I agree that parents shouldn't be left to inject reality because of over enthusiastic teachers but I do have some sympathy for individual teachers simply setting a target/ prediction they feel, with professional experience and judgment, is fair.

(I do of course realise that you're going to say that apart from English and Maths teachers don't thus far have experience of these exams, but they did with A* and you seem to agree that that raised very similar concerns re mental health).

noblegiraffe · 01/07/2018 23:05

I think they shouldn’t give a straight targets of the top grade as it as the only options are to meet them all or fail, and they are only average targets in the first place. Predictions also tend to be optimistic, we know from UCAS that teachers have a tendency to over-predict. A+ or 8+ or whatever for all would suffice to hint that a higher grade would be possible but when an 8 is the outcome, it still looks acceptable.

If the school needs a clearer target for data purposes then this can be held internally.

This is more critical with the 9s this year than the As perhaps as it affects more students and the targets and predictions are much more inaccurate. We had years worth of data when FFT were creating computer generated target grades of A and they were far more nuanced than the 9 predictions that were churned out last year for maths/English and will have been churned out this year for the other subjects. I’ve seen my FFT targets for Y10 be amended in the light of the first lot of real data from last year’s Y11. Several have been downgraded from a 9 prediction and they look more reasonable now. I expect the same will happen in other subjects next year.

OP posts:
AlexanderHamilton · 01/07/2018 23:32

Dh is a lecturer working in Higher/Further Education & until I made him listen to an explanation he had no idea about the new grade system.

user1499173618 · 02/07/2018 08:53

I’m not sure that any old academic is interested in data tracking/analysis of students’ grade history and how well/badly in predicts future performance on specific degree courses. Most academics I know avoid admissions like the p’ague!
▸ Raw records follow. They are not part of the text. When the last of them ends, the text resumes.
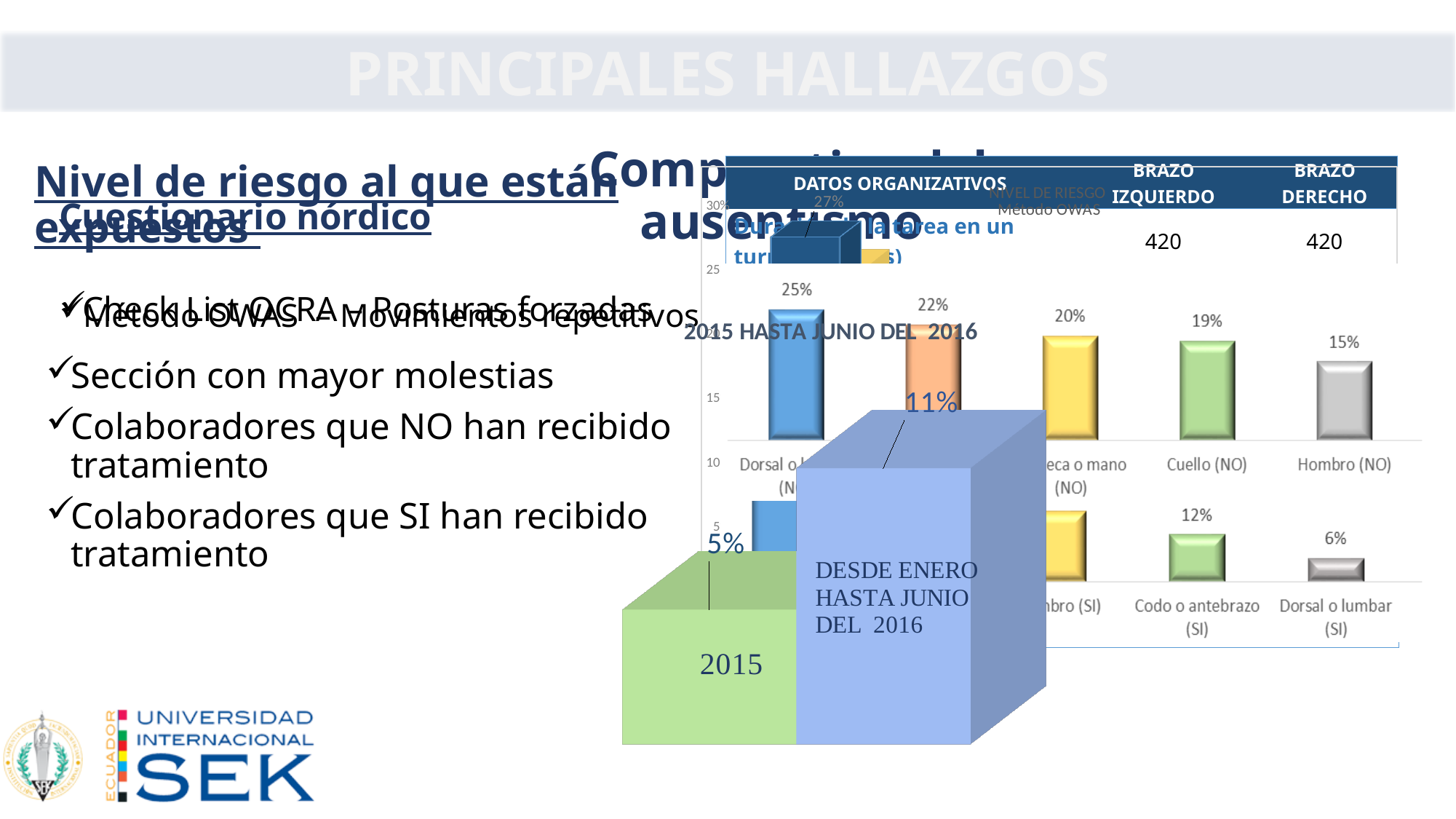
In the front 3D bar chart comparing absenteeism, how many bars are plotted? 2 In the front 3D bar chart comparing absenteeism, which period has the higher value, 2015 or DESDE ENERO HASTA JUNIO DEL 2016? DESDE ENERO HASTA JUNIO DEL 2016 In the background bar chart of body sections, which is larger, Cuello (NO) or Hombro (NO)? Cuello (NO) In the background bar chart of body sections, what is the value for Codo o antebrazo (SI)? 12% In the front 3D bar chart comparing absenteeism, what is the value for 2015? 5% In the front 3D bar chart comparing absenteeism, what is the difference between the 2016 value and the 2015 value? 6% In the background bar chart of body sections, what is the value for Dorsal o lumbar (SI)? 6% In the background bar chart of body sections, what is the value for Cuello (NO)? 19% What kind of chart is the front chart comparing 2015 and 2016? Bar chart In the background bar chart of body sections, what is the value for Hombro (NO)? 15% In the front 3D bar chart comparing absenteeism, what is the value for DESDE ENERO HASTA JUNIO DEL 2016? 11% In the background bar chart of body sections, what is the difference between Codo o antebrazo (SI) and Dorsal o lumbar (SI)? 6%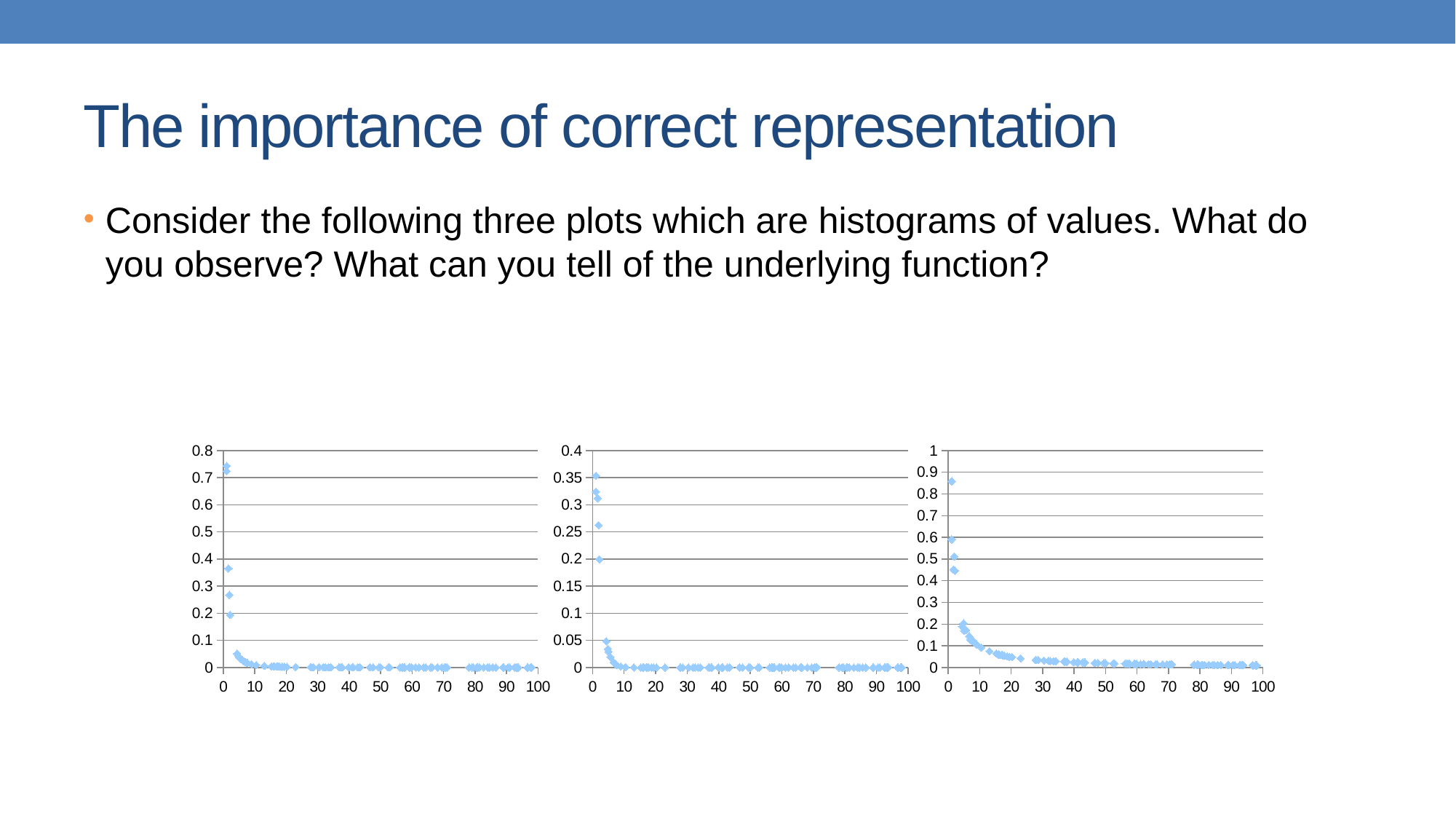
In the right-hand chart, are the values plotted near x = 50 greater or less than 0.1? less What kind of chart is the left-hand plot on the slide? scatter chart In the right-hand chart, do the plotted values rise or fall along the x axis? fall In the middle chart, are the values plotted near x = 80 greater or less than 0.05? less What is the maximum value shown on the x axis of the left-hand chart? 100 In the middle chart, is the highest plotted value greater or less than 0.3? greater In the left-hand chart, do the plotted values rise or fall as x increases from 0 to 100? fall What is the maximum value shown on the y axis of the middle chart? 0.4 What is the maximum value shown on the y axis of the right-hand chart? 1 How many charts are shown on the slide? 3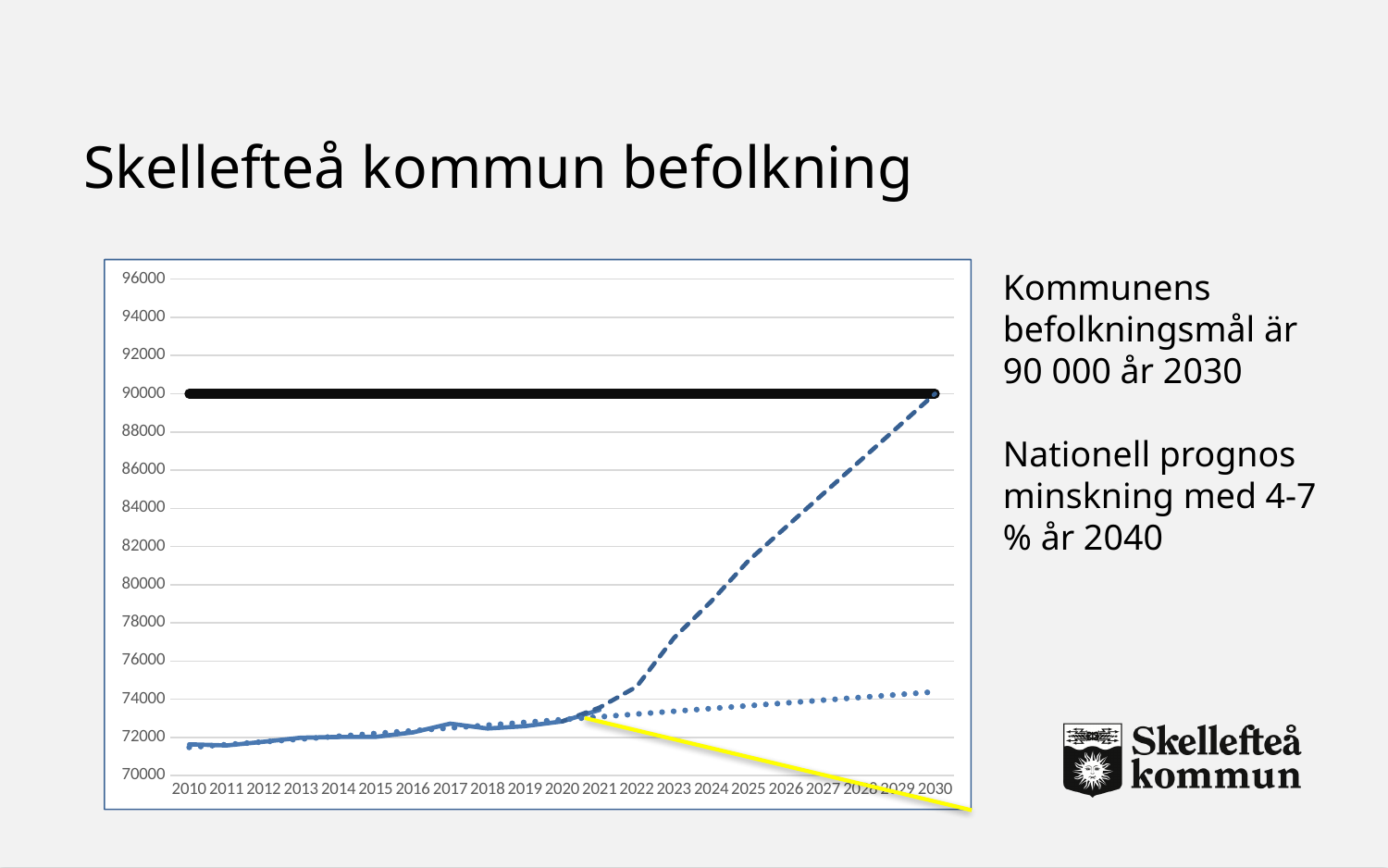
Is the value of the dashed blue line in 2025 greater or less than 80000? greater Is the value of the solid blue line in 2010 greater or less than 72000? less Which line is higher in 2030, the dashed blue line or the dotted blue line? the dashed blue line Does the dashed blue line rise or fall from 2021 to 2030? rise What kind of chart is shown on the slide? line chart Is the value of the dashed blue line in 2022 greater or less than 78000? less What is the last year shown on the x axis of the chart? 2030 How many years are labelled along the x axis of the chart? 21 Does the yellow line rise or fall from 2021 to 2030? fall At what value does the thick black horizontal line sit on the chart? 90000 What is the first year shown on the x axis of the chart? 2010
user1499173618 · 02/07/2018 08:53

plague

user1499173618 · 02/07/2018 08:57

The usefulness of data tracking/analysis is the way it enables minimum academic entry standards to be set in order to reduce the share of students who struggle to complete their degree course. This is a real issue for students and universities in this era of massive fees/loans and parents and pupils ought to welcome all attempts to make selection into degree courses as informed as possible.

AlexanderHamilton · 02/07/2018 10:14

But as a parent of a current year 11 he also had no idea.

goodbyestranger · 02/07/2018 10:25

We've had lots of explanations through the school, through Y10 and Y11 Alexander, so that even parents who aren't involved in education have as much grip as any lay person with the new grades. It's down to schools to pass on the info coming from the DfE/ Ofqual to parents and then apply it to the individual DC through the usual means - assessments, reports, parent meetings etc.